Astronomers used a natural magnifying glass to sharpen the images captured by NASA's Hubble Space Telescope. The improved images unveiled newborn stars in a distant galaxy that formed only 2.7 billion years after the Big Bang.

Gravitational Lensing

Hubble is a powerful telescope, but it has limitations when it comes to peeking into distant universe. To capture more detailed images of a distant galaxy Hubble normally sees as unremarkable, astronomers took advantage of a natural phenomenon and used new computational methods.

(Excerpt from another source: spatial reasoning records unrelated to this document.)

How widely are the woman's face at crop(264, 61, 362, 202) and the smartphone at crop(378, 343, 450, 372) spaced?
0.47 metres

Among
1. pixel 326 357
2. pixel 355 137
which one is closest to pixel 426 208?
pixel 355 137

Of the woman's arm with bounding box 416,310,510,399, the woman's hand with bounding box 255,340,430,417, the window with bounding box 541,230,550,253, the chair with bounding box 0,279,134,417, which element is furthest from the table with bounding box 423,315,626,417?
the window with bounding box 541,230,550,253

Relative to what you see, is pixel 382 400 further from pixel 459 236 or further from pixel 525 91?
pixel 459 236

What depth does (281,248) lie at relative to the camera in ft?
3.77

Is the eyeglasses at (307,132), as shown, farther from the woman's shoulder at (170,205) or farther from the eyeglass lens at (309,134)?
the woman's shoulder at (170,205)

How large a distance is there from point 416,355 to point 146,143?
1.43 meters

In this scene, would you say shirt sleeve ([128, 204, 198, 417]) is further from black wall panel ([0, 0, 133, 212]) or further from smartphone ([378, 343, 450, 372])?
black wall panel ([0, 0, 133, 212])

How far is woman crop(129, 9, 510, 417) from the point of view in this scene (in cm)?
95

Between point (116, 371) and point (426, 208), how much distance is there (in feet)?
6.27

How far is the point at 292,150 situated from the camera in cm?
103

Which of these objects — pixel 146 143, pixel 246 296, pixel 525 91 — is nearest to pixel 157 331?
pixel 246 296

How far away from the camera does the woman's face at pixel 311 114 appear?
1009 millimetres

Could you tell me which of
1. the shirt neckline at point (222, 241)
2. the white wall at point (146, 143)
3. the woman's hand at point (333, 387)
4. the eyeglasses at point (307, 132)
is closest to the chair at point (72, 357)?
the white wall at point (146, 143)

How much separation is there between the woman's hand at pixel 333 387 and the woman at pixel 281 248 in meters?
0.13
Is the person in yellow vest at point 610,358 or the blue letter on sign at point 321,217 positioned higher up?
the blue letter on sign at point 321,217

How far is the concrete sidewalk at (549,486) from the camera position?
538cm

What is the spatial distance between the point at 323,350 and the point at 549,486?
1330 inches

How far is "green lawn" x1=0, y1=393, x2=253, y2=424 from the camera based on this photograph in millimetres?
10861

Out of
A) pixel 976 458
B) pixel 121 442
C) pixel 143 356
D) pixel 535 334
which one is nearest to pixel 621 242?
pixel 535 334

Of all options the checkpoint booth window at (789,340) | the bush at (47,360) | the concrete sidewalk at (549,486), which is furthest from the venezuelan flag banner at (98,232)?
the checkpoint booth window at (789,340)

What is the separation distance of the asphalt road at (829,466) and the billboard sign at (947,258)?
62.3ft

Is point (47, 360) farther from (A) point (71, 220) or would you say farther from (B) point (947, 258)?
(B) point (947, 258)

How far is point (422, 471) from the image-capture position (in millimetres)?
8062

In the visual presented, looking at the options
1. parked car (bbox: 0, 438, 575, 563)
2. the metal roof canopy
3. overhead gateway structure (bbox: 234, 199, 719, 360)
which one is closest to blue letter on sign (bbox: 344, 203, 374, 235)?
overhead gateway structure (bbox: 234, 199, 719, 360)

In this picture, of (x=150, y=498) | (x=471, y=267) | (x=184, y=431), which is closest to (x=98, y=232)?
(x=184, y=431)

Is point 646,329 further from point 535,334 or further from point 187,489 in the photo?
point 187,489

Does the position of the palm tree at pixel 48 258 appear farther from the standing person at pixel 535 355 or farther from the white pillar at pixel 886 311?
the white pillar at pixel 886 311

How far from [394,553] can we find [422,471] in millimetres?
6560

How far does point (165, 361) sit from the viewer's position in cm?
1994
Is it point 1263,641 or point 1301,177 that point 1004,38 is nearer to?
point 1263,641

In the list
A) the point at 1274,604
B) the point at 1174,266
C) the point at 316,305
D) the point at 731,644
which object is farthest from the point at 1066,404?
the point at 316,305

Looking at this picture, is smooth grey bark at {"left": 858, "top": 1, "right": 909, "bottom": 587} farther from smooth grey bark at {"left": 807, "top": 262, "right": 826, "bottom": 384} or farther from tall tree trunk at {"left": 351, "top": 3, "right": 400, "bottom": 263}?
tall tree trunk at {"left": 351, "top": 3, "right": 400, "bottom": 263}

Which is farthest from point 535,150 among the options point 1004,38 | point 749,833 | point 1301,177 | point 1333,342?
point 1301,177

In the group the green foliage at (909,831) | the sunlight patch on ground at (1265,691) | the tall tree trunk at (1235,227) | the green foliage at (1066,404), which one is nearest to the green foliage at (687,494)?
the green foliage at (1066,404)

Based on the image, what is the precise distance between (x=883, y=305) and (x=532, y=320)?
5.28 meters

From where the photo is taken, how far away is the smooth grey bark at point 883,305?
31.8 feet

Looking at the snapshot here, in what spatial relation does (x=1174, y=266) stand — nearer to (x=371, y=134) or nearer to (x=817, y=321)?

The galaxy lies about 11 billion light-years away from the sun and astronomers can see it as it appeared 11 billion years ago, which is just a few billion years after the Big Bang, the event popularly attributed to kickstarting the universe about 13.8 billion years ago.

Hubble would normally capture unremarkable images of this galaxy, but gravitational lensing helped the space telescope produce 10 times sharper images than normal.

Gravitational lensing occurs when light from a more distant galaxy passes a massive object such as another galaxy or an entire galaxy cluster, and is bent and distorted by gravity into an arc.

In these new observations, gravitational lensing magnified the distant disk galaxy dotted with brilliant newborn stars almost 30 times.

Fireworks Image Of Stars

Scientists also developed a new computer code to eliminate distortions and reveal the galaxy as it would normally appear. Astronomers found the reconstructed image similar to that of a fireworks.

"When we saw the reconstructed image we said, 'Wow, it looks like fireworks are going off everywhere,'" said Jane Rigby of NASA's Goddard Space Flight Center.

The new Hubble images revealed two dozen clumps of newborn stars. Each of these stars spans about 200 to 300 light-years across, which contradicts earlier theories that suggest the star-forming regions in the early universe were much larger spanning at least 3,000 light-years in size. The images also revealed other details about the galaxy.

"At the normal spatial resolution of the deep fields, there is no sign of clumpy star formation within SGAS J111020.0+645950.8," the researchers reported in one of the papers that detailed their findings.

"However, the enhanced spatial resolution enabled by gravitational lensing tells a very different story; much of the star formation arises in two dozen clumps with sizes of r = 30-50 pc spread across the 7 kpc length of the galaxy."

The findings were reported in three studies published in The Astrophysical Journal Letters and The Astrophysical Journal.